Render the records below as a JSON list of strings, one string per line, leaving the pictures out and skipping any blank lines.

● Web image data with captions
»»
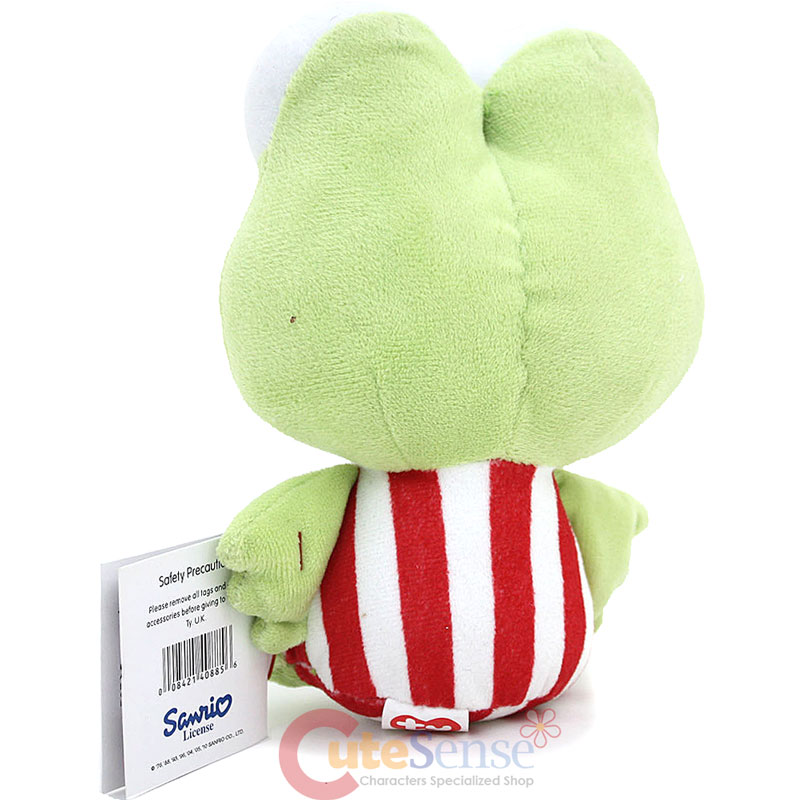 sanrio keroppi frog plush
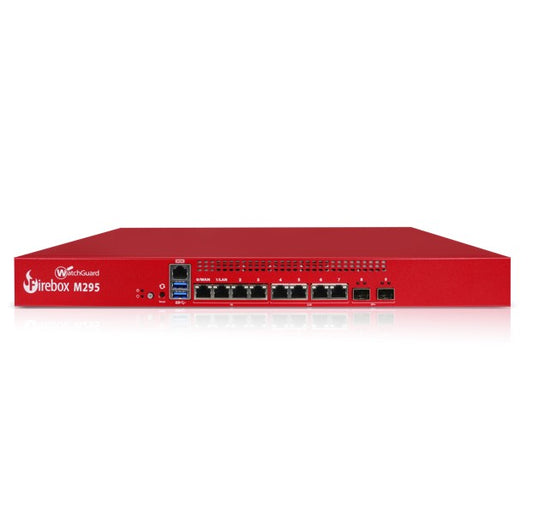 WatchGuard Firebox M295 Appliance Only – License Not Included (Requires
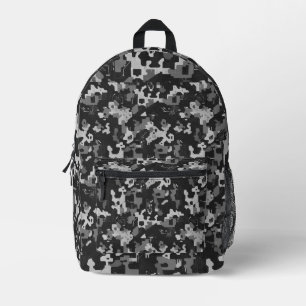 Pixel Camo Stealth Bedrukte Rugzak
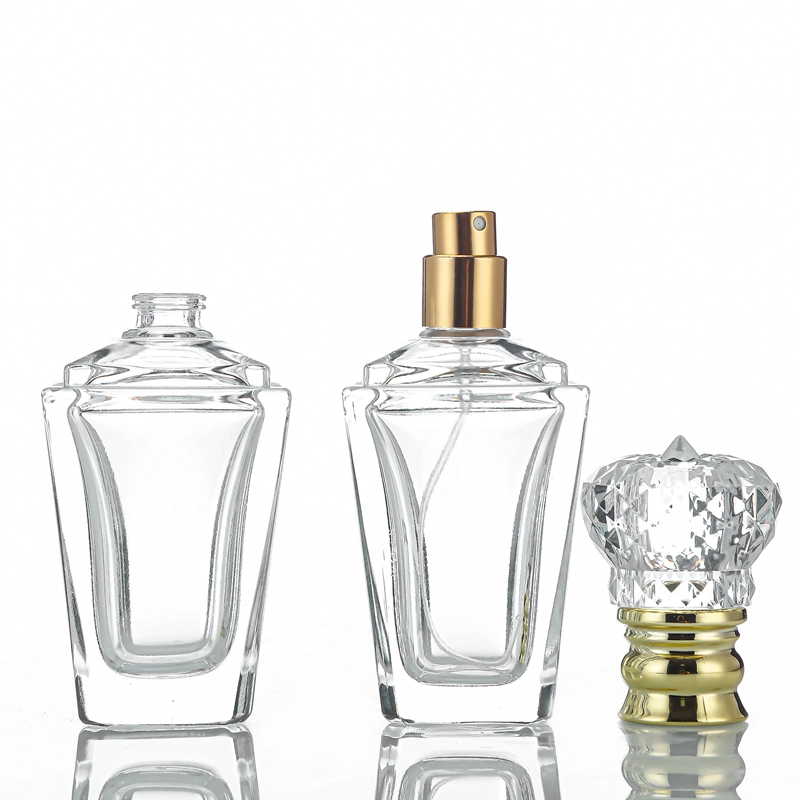 glass bottle refillable perfume uses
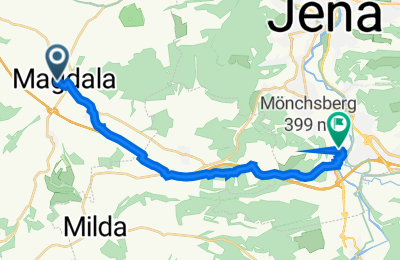 Open this route in the Bikemap app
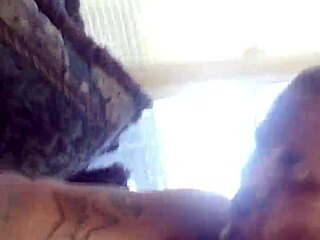 Petite brunette wife bent over in jersey for close up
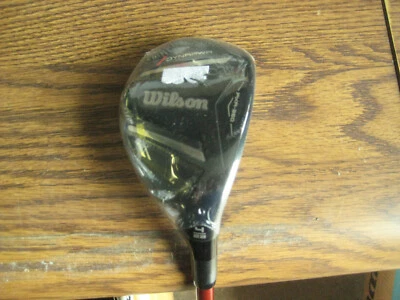 BRAND NEW 2025 Wilson Staff Dynapower 4 Hybrid 22 degree Graphite Regular RH - Image 1 of 3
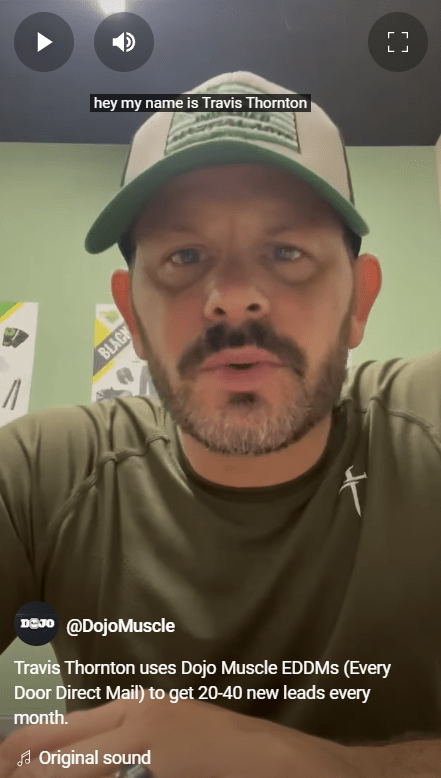 Boost Your Studio's Growth with EDDM: Travis's Success Story - Dojo Muscle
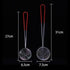 Draining Scoo p, Skimmer Slotted Spoon, Boba Pearl Scoo p Strainers, Mini Mesh Skimmer Spoon with Handle, Round Hot Pot Strainer for Kitchen Frying Food Pasta(size:L) by JIANWEI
««
● Task solution
[
  " sanrio keroppi frog plush",
  " WatchGuard Firebox M295 Appliance Only – License Not Included (Requires",
  " Pixel Camo Stealth Bedrukte Rugzak",
  " glass bottle refillable perfume uses",
  " Open this route in the Bikemap app",
  " Petite brunette wife bent over in jersey for close up",
  " BRAND NEW 2025 Wilson Staff Dynapower 4 Hybrid 22 degree Graphite Regular RH - Image 1 of 3",
  " Boost Your Studio's Growth with EDDM: Travis's Success Story - Dojo Muscle",
  " Draining Scoo p, Skimmer Slotted Spoon, Boba Pearl Scoo p Strainers, Mini Mesh Skimmer Spoon with Handle, Round Hot Pot Strainer for Kitchen Frying Food Pasta(size:L) by JIANWEI"
]